- 閱讀文本
--- --- ---
歡迎你先過來看 tcp_timewait_state_process

 

先說幾句, 你在看源碼的過程中如果看到net_twsk_put()調用 你應該十分高興,因爲time_wait sock被真正關閉不佔kernel memory了

 

同樣如果你看到return TCP_TW_SUCCESS 也應該很高興,因爲一切都到盡頭了。 如果是別的可能就分支下去了

 

 先只要瞭解: 更詳細的看後面分析

enum tcp_tw_status {
TCP_TW_SUCCESS = 0,//延遲的報文段或者重複的ACK, 只要丟棄就行了
TCP_TW_RST = 1,//給予一個RST
TCP_TW_ACK = 2,//收到的包,發送一個ACK吧
TCP_TW_SYN = 3//重新打開鏈接,看下文分析
};

 

還有一個函數

寫道
inet_twsk_schedule(tw, &tcp_death_row, TCP_TIMEWAIT_LEN,
TCP_TIMEWAIT_LEN);

 

用來調度time_wait的存活時間 這個有下面說

 

enum tcp_tw_status tcp_timewait_state_process(struct inet_timewait_sock *tw, struct sk_buff *skb,
			   const struct tcphdr *th)
{
	struct tcp_options_received tmp_opt;
	u8 *hash_location;/*在inet_timewait_sock 最簡time_wait sock基礎上的擴展*/
	struct tcp_timewait_sock *tcptw = tcp_twsk((struct sock *)tw);
	int paws_reject = 0;

	tmp_opt.saw_tstamp = 0;/*有額外的TCP選項*/
	if (th->doff > (sizeof(*th) >> 2) && tcptw->tw_ts_recent_stamp) {
		tcp_parse_options(skb, &tmp_opt, &hash_location, 0);

		if (tmp_opt.saw_tstamp) {
			tmp_opt.ts_recent	= tcptw->tw_ts_recent;
			tmp_opt.ts_recent_stamp	= tcptw->tw_ts_recent_stamp;
			paws_reject = tcp_paws_reject(&tmp_opt, th->rst);/*根據paws算法中判斷包時效性*/
		}
	}
	/*很明顯在等對方FIN ,有經驗的都應該知道對方的程序多半爛在CLOS_WAIT*/
	if (tw->tw_substate == TCP_FIN_WAIT2) {
		/* Just repeat all the checks of tcp_rcv_state_process() */

		/* caseF.1: send ACK 如果包的seq不在滑動窗口內 就直接發ACK<僅僅給於確認> over~*/
		if (paws_reject ||
		    !tcp_in_window(TCP_SKB_CB(skb)->seq, TCP_SKB_CB(skb)->end_seq,
				   tcptw->tw_rcv_nxt,
				   tcptw->tw_rcv_nxt + tcptw->tw_rcv_wnd))
--- --- ---
- 資料記錄
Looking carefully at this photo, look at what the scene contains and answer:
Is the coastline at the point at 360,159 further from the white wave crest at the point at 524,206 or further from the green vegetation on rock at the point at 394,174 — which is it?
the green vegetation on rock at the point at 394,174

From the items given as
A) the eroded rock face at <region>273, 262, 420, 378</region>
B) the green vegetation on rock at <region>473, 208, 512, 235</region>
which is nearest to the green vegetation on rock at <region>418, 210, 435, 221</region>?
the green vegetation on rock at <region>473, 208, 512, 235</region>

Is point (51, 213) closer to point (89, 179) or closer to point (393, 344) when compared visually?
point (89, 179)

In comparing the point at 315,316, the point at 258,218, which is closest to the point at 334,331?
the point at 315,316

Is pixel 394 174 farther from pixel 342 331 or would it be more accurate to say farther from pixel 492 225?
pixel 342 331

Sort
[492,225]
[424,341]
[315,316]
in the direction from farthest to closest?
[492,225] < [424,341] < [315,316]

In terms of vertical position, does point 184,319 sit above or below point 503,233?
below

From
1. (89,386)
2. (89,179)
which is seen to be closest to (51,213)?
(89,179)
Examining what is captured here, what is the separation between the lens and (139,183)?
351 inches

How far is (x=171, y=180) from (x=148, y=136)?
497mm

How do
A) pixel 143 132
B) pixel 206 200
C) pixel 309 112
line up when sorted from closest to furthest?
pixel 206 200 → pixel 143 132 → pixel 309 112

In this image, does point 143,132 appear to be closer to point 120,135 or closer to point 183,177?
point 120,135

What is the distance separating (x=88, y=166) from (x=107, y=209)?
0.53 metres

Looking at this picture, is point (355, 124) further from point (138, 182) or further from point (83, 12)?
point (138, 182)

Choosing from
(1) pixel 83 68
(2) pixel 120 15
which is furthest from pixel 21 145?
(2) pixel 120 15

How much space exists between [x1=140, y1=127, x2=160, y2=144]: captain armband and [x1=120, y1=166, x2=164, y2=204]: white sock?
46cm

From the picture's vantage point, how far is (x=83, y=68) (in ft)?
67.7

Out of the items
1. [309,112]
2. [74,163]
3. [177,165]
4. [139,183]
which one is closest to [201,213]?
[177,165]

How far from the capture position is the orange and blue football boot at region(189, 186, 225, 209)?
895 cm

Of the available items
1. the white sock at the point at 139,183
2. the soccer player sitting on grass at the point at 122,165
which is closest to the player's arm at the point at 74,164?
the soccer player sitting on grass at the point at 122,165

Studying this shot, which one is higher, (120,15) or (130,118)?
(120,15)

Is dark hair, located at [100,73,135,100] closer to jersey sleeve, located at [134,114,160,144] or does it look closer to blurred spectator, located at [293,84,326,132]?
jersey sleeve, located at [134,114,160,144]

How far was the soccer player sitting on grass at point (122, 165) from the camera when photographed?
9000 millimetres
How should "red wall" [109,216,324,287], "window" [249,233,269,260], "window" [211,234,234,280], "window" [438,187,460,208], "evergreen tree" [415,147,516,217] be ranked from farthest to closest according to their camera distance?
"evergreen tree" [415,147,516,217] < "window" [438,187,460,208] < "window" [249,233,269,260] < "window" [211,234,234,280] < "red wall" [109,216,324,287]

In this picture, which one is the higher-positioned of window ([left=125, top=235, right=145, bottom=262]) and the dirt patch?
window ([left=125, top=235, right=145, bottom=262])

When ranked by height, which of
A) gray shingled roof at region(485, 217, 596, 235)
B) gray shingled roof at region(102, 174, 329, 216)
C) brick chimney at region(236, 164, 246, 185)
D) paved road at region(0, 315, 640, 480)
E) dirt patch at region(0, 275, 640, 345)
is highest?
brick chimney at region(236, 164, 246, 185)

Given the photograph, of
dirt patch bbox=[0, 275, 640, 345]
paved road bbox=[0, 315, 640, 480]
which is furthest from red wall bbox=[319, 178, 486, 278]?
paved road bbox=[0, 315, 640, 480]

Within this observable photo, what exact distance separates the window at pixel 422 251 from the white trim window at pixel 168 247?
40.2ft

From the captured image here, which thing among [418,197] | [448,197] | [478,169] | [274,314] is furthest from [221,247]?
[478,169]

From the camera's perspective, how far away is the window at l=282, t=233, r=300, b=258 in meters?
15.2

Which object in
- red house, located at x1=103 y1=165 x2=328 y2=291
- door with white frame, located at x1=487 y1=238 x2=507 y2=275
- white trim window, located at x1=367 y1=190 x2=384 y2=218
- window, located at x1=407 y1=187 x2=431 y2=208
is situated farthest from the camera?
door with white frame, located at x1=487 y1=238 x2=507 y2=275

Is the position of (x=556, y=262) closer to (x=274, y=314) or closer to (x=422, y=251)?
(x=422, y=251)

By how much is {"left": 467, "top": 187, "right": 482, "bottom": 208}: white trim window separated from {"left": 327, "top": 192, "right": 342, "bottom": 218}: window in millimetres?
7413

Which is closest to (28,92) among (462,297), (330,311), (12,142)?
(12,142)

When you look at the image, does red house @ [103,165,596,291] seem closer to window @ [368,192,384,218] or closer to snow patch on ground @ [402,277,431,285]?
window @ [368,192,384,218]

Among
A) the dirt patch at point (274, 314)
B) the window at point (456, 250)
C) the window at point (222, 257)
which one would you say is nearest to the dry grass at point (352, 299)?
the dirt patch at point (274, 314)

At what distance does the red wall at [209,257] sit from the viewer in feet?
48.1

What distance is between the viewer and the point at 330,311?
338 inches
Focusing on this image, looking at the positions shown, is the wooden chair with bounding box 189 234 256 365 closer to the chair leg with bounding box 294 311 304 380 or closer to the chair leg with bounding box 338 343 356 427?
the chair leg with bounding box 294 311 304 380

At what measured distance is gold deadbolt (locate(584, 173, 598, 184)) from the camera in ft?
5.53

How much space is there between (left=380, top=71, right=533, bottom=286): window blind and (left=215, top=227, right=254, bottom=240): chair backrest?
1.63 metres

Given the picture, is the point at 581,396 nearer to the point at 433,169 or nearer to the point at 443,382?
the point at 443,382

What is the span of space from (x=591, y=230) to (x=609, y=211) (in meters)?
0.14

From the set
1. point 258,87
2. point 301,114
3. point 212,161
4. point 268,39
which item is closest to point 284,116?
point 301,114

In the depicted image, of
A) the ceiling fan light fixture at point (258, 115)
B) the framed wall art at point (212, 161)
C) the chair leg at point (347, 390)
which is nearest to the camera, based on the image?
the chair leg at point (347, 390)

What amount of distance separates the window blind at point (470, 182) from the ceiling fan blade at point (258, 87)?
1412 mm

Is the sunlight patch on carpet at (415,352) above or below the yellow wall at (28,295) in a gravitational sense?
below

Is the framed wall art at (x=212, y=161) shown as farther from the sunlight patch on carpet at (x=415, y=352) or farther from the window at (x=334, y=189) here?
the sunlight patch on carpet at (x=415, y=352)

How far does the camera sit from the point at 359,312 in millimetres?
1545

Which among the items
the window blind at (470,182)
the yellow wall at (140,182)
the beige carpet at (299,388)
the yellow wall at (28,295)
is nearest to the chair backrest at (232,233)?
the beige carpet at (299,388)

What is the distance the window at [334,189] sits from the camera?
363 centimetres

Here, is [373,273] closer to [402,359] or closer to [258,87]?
--- --- ---
- 練習題目
1: 把閱讀文本中以「先說幾句」開頭的那段改寫得更精簡，主要事實須保留。
2: 根據閱讀文本回答下列問題，每題一行：
(a) 在 enum tcp_tw_status 裡，TCP_TW_RST 的值是多少？
(b) 文中說 inet_twsk_schedule 用來做什麼？
(c) tw->tw_substate 等於哪個值時，註釋說明是在等對方 FIN？
3: 接著閱讀文本中關於 tcp_timewait_state_process 的內容往下續寫，從它停住的地方開始。

- 各題答案
1: 讀源碼時若遇到 net_twsk_put() 調用，就值得高興：這表示 time_wait sock 已被真正關閉，不再佔用 kernel memory。

2:
(a) 1
(b) 用來調度 time_wait 的存活時間。
(c) TCP_FIN_WAIT2

3:
			return TCP_TW_ACK;

		if (th->rst)/*case F.2: 如果是rst最happy! ps:記得我以前hp-unix下面用過rst這招*/
			goto kill;
		/*case F.3:這個時這是一個帶着SYN新包。根據協議當然RST回敬(記住所有RST情況很有用)*/
		if (th->syn && !before(TCP_SKB_CB(skb)->seq, tcptw->tw_rcv_nxt))
			goto kill_with_rst;

		/* Dup ACK? */
		if (!th->ack ||/*case F.4:如果不是ACK,或者這個包已經被收過了(seq) 都沒什麼意義 over~*/
		    !after(TCP_SKB_CB(skb)->end_seq, tcptw->tw_rcv_nxt) ||
		    TCP_SKB_CB(skb)->end_seq == TCP_SKB_CB(skb)->seq) {
			inet_twsk_put(tw);/*回收*/
			return TCP_TW_SUCCESS;
		}

		/* New data or FIN. If new data arrive after half-duplex close,
		 * reset.
		 */
		if (!th->fin ||/*case F.5:如果這個包最後也不是FIN,或者結果發現是新數據包 就RST掉吧*/
		    TCP_SKB_CB(skb)->end_seq != tcptw->tw_rcv_nxt + 1) {
kill_with_rst:
			inet_twsk_deschedule(tw, &tcp_death_row);
			inet_twsk_put(tw);/*over~*/
			return TCP_TW_RST;
		}

		/* FIN arrived, enter true time-wait state. */
		tw->tw_substate	  = TCP_TIME_WAIT;/*case F.6:終於等到FIN了,成功躍遷到TIME_WAIT吧*/
		tcptw->tw_rcv_nxt = TCP_SKB_CB(skb)->end_seq;/*最後一包*/
		if (tmp_opt.saw_tstamp) {
			tcptw->tw_ts_recent_stamp = get_seconds();
			tcptw->tw_ts_recent	  = tmp_opt.rcv_tsval;
		}
		/*proc:tcp_tw_recycle啓動了快速回收*/
		if (tcp_death_row.sysctl_tw_recycle &&/*重新設置 inet_peer->dtime*/
		    tcptw->tw_ts_recent_stamp &&
		    tcp_tw_remember_stamp(tw))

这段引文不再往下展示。